» **Task to complete**: According to the reinforcement learning extract below, what does the main task reward characterize?
* BEGIN Selected extract *
The system 100 uses an action selection neural network 112 in selecting actions to be performed by the agent 104 in response to observations 108 at each time step. The action selection neural network 112 can have any appropriate neural network architecture, e.g., including any appropriate types of neural network layers in any appropriate number (e.g., 5 layers, 10 layers, or 20 layers) and connected in any appropriate configuration. As a particular example, when the features of the observation 108 are pixel values, the action selection neural network 112 can be a vision transformer neural network or a convolutional neural network. As another example, when the features of the observation 108 are, e.g., the outputs of the feature encoder or are lower-dimensional values, e.g., proprioceptive sensor data, the neural network 112 can be a multi-layer perceptron (MLP) or a transformer neural network.

In particular, the action selection neural network 112 is configured to receive an input that includes either the observation 108 or the features 144 representing the observation and to process the input in accordance with a set of parameters, referred to in this specification as action selection neural network parameters, to generate an action selection output 110 that the system 100 uses to determine an action 102 to be performed by the agent 104 at the time step. For example, the action selection output 110 may be a probability distribution over the set of possible actions. As another example, the action selection output can be a prediction of the reward at the next time step. As another example, the action selection output 110 may be a Q-value that is an estimate of the long-term time-discounted reward that would be received if the agent 104 performs a particular action in response to the observation 108. As another example, the action selection output 110 may identify a particular action that is predicted to yield the highest long-term time-discounted reward if performed by the agent in response to the observation.

At each time step, the reinforcement learning system 100 receives a main task reward based on the current state of the environment 106 and the action 102 of the agent 104 at the time step.

Generally, the main task reward is a scalar numerical value and characterizes the progress of the agent 104 towards completing the main task.

As a particular example, the main task reward can be a sparse binary reward that is zero unless the task is successfully completed as a result of the action being performed, i.e., is only non-zero, e.g., equal to one, if the task is successfully completed as a result of the action performed.

As another particular example, the main task reward can be a dense reward that measures a progress of the agent towards completing the task as of individual observations received during the episode of attempting to perform the task, i.e., so that non-zero main task reward can be and frequently are received before the task is successfully completed.

In general, the system 100 or another training system trains the action selection neural network 112 to generate action selection outputs 110 that maximize the expected main task reward received by the system 100, by using a reinforcement learning technique to iteratively adjust the values of the action selection neural network parameters. The system can use any appropriate reinforcement learning technique, e.g., a Q-learning technique, an actor-critic technique, and can train the neural network 112 off-policy or on-policy.

In addition to the action selection neural network 112, the system 100 additionally includes one or more auxiliary prediction neural networks 124, 126, and 128. At each time step, each of the auxiliary prediction neural networks 124, 126, and 128 processes a respective auxiliary input 118, 120, and 122 to generate a respective intermediate output 130, 132, and 134. An intermediate output of a neural network (e.g., an auxiliary prediction neural network) refers to an output generated by one or more hidden layers of the neural network.
* END Selected extract *
* BEGIN Supplied data *
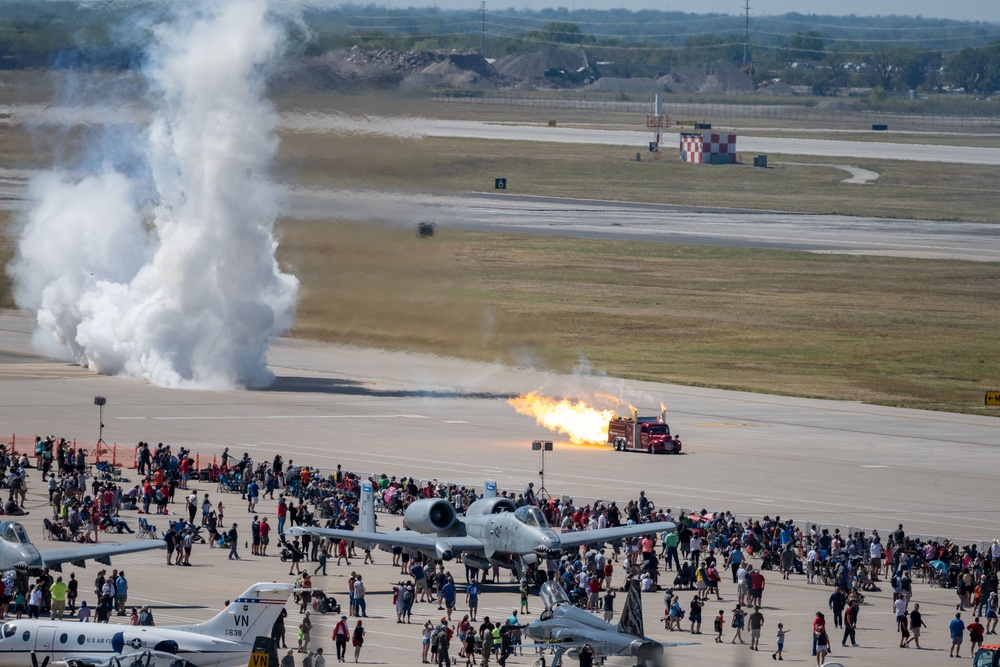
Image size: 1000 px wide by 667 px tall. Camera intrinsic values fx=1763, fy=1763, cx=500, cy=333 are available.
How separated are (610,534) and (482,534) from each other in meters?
* END Supplied data *
» **Response to this exercise**: It characterizes the progress of the agent toward completing the main task.